Try out sysdig, it has many more features for domain specific tracing using what they call “chisels” and it can do stuff like inspect threads and flows attached to a container or kubernetes resource.

Strace is still a very good tool, but also don’t forget about perf to monitor kernel threads, print details when a c symbol is seen in execution, and more.

gnufx · on Nov 25, 2019

Also perf trace has a lower overheads than strace. I think Brendan Gregg has numbers somewhere.

t34543 · on Nov 26, 2019

Didn’t know about perf - awesome. I love strace, it’s saved me many times.

rachelbythebay · on Nov 25, 2019

“Failed to open %s: %s”, fn, strerror(errno))

Adapt to your own language. Don’t make your users hate you by having to resort to strace.

And I love me some strace. I just enjoy NOT needing it even more.

Shish2k · on Nov 26, 2019

Amen to that. I wonder how good the signal-noise ratio would be on a lint rule to specify "error messages may not be static strings, you need at least one variable" :P

(Maybe not for strictly resource constrained systems - but for something like python, it just seems lazy to `raise Exception("Failed to connect")` without saying what you're trying to connect to or what the error is...)

eyberg · on Nov 25, 2019

We turned on strace like functionality (ex: https://github.com/nanovms/nanos/issues/844 ) for Nanos a long time ago to figure out what to work on for various applications.
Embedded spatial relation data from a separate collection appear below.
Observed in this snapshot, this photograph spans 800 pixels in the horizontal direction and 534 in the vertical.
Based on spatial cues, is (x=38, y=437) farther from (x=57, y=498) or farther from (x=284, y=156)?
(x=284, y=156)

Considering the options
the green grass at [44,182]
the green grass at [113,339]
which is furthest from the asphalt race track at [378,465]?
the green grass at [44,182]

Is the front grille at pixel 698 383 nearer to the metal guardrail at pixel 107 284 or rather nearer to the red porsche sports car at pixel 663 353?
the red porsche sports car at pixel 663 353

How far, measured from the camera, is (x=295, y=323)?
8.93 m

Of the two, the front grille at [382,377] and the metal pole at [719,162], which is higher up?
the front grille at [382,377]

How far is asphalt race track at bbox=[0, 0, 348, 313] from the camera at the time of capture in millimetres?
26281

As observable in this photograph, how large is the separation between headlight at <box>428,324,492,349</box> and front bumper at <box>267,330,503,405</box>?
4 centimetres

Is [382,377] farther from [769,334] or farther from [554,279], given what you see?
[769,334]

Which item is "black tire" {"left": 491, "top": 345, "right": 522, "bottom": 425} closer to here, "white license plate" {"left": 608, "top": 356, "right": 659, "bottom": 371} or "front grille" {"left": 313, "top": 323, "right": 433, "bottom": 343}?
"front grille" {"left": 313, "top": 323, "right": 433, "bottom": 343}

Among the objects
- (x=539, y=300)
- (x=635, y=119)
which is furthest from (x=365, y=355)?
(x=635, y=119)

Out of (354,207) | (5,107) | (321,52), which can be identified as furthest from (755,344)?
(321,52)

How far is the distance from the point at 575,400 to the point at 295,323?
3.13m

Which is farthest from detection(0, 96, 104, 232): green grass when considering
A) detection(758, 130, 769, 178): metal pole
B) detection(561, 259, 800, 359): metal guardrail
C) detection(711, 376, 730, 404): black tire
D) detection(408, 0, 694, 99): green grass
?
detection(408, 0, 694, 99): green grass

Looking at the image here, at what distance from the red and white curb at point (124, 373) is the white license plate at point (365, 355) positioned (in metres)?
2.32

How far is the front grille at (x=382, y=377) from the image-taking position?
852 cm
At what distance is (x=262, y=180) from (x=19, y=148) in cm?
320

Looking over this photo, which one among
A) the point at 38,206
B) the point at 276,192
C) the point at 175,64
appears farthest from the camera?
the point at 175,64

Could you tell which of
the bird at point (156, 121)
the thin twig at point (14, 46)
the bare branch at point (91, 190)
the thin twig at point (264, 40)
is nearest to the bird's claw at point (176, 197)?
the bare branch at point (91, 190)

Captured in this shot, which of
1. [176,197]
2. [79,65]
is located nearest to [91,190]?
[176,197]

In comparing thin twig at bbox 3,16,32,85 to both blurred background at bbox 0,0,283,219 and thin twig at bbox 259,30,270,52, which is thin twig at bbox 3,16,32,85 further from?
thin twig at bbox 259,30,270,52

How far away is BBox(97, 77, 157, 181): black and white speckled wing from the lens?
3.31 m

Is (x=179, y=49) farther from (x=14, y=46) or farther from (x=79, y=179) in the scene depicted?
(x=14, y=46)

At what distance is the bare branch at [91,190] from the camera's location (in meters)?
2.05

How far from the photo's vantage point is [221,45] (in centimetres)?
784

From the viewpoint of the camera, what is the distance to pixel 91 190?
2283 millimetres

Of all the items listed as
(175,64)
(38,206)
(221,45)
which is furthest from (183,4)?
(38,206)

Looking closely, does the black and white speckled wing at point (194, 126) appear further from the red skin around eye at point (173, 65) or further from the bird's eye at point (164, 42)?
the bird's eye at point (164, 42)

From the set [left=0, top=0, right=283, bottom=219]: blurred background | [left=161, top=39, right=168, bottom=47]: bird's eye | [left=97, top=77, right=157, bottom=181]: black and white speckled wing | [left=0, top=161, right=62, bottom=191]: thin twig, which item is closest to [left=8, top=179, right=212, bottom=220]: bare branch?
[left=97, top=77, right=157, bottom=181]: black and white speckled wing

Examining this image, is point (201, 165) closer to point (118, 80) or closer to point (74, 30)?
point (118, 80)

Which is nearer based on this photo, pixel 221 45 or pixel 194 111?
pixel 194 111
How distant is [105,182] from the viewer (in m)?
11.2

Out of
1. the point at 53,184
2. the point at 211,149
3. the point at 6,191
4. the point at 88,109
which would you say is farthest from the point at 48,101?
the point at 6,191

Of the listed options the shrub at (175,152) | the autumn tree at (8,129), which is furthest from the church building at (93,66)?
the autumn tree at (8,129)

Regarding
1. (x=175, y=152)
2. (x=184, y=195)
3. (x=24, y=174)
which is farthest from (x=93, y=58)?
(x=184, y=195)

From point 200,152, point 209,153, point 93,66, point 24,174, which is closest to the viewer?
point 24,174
Having said that it's not something I advocate people do to fix production issues - especially if they didn't write the code they are looking to debug/fix.

downerending · on Nov 25, 2019

Not sure whether I understood your comment, but for me, strace has been an extremely useful tool for debugging code that I didn't write. Even in the case where source is available, it's often virtually impenetrable, and many times, seeing that a program is attempting a series of system calls that is foolish or guaranteed to fail can quickly provide insight into the problem.

pmoriarty · on Nov 25, 2019

Another very useful tool along these lines is sysdig. It can do pretty much everything in this article and more.